Wells Fargo shares fell nearly 5% on Tuesday after the beleaguered bank reported a larger-than-expected quarterly loss and said it would slash its dividend.

The poor second-quarter results “were driven by soaring expenses linked to Wells Fargo’s scandals and surging credit costs caused by the bank’s darkening economic view,” CNN said. “Wells Fargo also doesn’t have as much exposure to booming markets that have padded the bottom lines of some of its rivals.”

For the three months ended June 30, Wells Fargo suffered a loss of $2.4 billion, or 66 cents per share, a sharp reversal from the $6.2 billion, or $1.30 per share, that the lender earned a year ago. Analysts expected a loss of 20 cents a share.

The bank also intends to reduce its dividend from 51 cents to 10 cents, subject to board approval.

“We are extremely disappointed in both our second-quarter results and our intent to reduce our dividend,” CEO Charlie Scharf said in a news release.

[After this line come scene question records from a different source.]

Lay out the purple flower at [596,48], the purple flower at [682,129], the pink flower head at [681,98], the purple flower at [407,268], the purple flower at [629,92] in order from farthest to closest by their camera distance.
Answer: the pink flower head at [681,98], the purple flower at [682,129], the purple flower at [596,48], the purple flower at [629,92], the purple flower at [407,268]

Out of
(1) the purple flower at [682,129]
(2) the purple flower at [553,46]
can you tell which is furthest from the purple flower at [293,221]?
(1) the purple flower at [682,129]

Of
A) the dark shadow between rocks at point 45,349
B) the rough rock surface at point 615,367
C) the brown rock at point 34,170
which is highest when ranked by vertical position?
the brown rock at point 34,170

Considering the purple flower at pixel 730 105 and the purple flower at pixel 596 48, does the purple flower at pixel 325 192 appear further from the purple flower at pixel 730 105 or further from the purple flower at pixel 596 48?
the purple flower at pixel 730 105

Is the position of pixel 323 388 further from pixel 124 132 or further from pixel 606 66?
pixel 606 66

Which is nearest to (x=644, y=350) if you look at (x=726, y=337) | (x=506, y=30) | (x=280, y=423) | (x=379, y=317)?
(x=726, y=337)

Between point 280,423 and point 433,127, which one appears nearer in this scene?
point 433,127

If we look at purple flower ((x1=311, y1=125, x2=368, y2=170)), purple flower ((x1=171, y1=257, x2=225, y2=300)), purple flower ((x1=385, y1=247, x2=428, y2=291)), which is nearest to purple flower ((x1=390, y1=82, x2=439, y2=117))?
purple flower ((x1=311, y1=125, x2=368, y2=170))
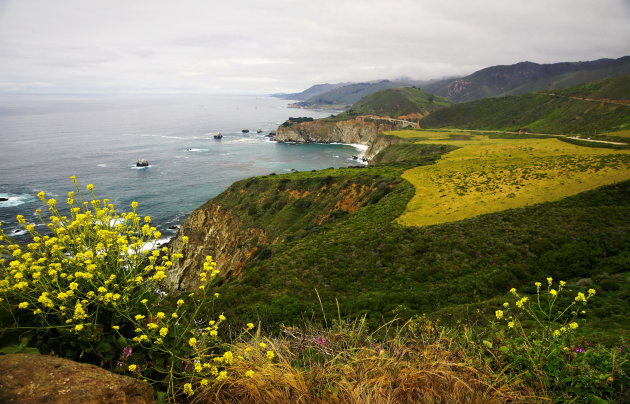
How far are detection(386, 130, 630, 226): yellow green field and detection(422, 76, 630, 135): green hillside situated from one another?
63295 mm

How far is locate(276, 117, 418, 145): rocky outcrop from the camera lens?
172375 mm

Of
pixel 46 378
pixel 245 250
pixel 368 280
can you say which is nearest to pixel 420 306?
pixel 368 280

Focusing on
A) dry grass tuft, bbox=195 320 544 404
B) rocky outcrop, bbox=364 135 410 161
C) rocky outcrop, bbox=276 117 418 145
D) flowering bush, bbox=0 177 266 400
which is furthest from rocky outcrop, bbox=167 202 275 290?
rocky outcrop, bbox=276 117 418 145

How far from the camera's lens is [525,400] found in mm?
3896

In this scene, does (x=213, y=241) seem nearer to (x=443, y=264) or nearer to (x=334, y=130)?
(x=443, y=264)

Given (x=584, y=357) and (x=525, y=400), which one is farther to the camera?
(x=584, y=357)

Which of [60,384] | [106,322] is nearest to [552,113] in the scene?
[106,322]

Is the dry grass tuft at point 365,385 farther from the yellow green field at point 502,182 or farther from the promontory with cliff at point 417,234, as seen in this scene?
the yellow green field at point 502,182

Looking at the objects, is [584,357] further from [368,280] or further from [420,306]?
[368,280]

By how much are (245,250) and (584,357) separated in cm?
4096

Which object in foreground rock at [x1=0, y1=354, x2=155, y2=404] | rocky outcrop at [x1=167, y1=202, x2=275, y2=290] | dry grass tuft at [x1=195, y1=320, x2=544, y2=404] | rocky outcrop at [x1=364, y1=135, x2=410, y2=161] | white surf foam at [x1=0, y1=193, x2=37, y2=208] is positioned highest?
rocky outcrop at [x1=364, y1=135, x2=410, y2=161]

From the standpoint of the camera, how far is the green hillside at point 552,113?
100 meters

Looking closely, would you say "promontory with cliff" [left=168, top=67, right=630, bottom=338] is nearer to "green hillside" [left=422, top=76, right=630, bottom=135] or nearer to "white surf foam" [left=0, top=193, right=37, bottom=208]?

“While the negative impact of the [COVID-19] pandemic is unprecedented and many of our business drivers were negatively impacted, our franchise should perform better, and we will make changes to improve our performance regardless of the operating environment,” he added.

Wells Fargo added $8.4 billion to its credit loss reserve in the second quarter in response to the pandemic but Scharf said the bank’s “view of the length and severity of the economic downturn has deteriorated considerably” and it was critical to protect “our capital position if economic conditions were to further deteriorate.”

In trading Tuesday, Wells Fargo shares fell 4.9% to $24.18. The stock has lost more than half of its value so far this year, compared with 34% for Wells Fargo’s peers.

According to Edward Jones, the provision for bad loans in the second quarter was the largest in Wells Fargo’s history, topping even the fourth quarter of 2008.

“This will be the toughest quarter for the banking industry since the financial crisis in 2008, and Wells results will be the worst of the bunch,” Kyle Sanders, analyst at Edward Jones, said in a client note.